Pulmonary Hypertension

Pulmonary hypertension is a rare condition of high blood pressure in the blood vessels of the lungs as a result of various disorders. The pressure in the pulmonary artery leading from the right side of heart to the lungs rises above normal levels and imposes a big strain on the right side of the heart. The right side of the heart can become so enlarged and weakened that it eventually fails leading to poor quality of life and death.

Primary pulmonary hypertension (PPH) — which is pulmonary hypertension that isn’t a side effect of (or secondary to) another condition such as emphysema or lupus — strikes only between one and two people per million.

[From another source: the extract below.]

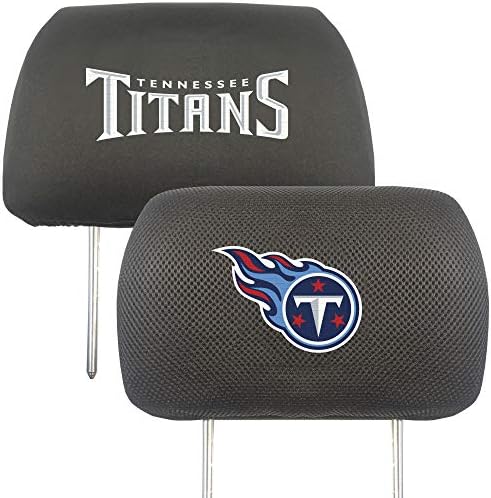 FANMATS 12518 Tennessee Titans vyšívaný kryt opierky hlavy-2 kusy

Pulmonary hypertension is classified into five different types:

  • Pulmonary Arterial Hypertension (PAH) — This form affects the blood vessels in the lungs that carry blood from the heart into the lungs where it picks up oxygen. This category is subdivided into two types:
    1. Primary pulmonary hypertension (PPH), which can occur for no discernable reason or is inherited (10% of cases). It is very rare. It most often occurs in young adults and is more than twice as common in women as men.
    2. PAH related to exposure to toxins including diet drugs such as fenphen; street drugs including cocaine and methamphetamine; HIV; collagen vascular diseases including sclerodermalupus and rheumatoid arthritis; chronic liver disease; and congenital heart diseases.
  • Pulmonary Venous Hypertension (PVH) — This form is caused by diseases of the left side of the heart, such as heart failure or mitral valve disease. This can increase pulmonary artery blood pressure but usually doesn’t become severe PAH.
  • Respiratory System — Pulmonary hypertension can be associated with diseases of the respiratory system including interstitial lung disease, emphysema, asthmatic bronchitis, sleep apnea and chronic exposure to high altitude.
  • Chronic Blood Clots — Blood clots in the lung blood vessels.
  • Blood Vessel Disorders — Pulmonary hypertension due to disorders directly affecting the blood vessels in the lungs such as parasites, or inflammation of the blood vessels.

There are no specific signs and symptoms in the early stages of the disease. The symptoms that may occur — such as shortness of breath, fatigue and chest pain — also are common to many other conditions. Other symptoms that may occur include dizziness, swollen ankles and legs, fainting and a bluish cast to lips and skin.

Over time, pulmonary arterial hypertension can damage your heart to the point of danger and result in complications that can interfere with your daily life. Complications from pulmonary hypertension include:

  • Enlarged right ventricle
  • Blood clots

Treatment is determined by whether the PH is arterial, venous, hypoxic, thromboembolic, or miscellaneous. Since pulmonary venous hypertension is synonymous with congestive heart failure, the treatment is to optimize left ventricular function by the use of medications or to repair/replace the mitral valve or aortic valve. Lifestyle changes, digoxin, diuretics, oral anticoagulants, and oxygen therapy are considered conventional therapy for pulmonary hypertension.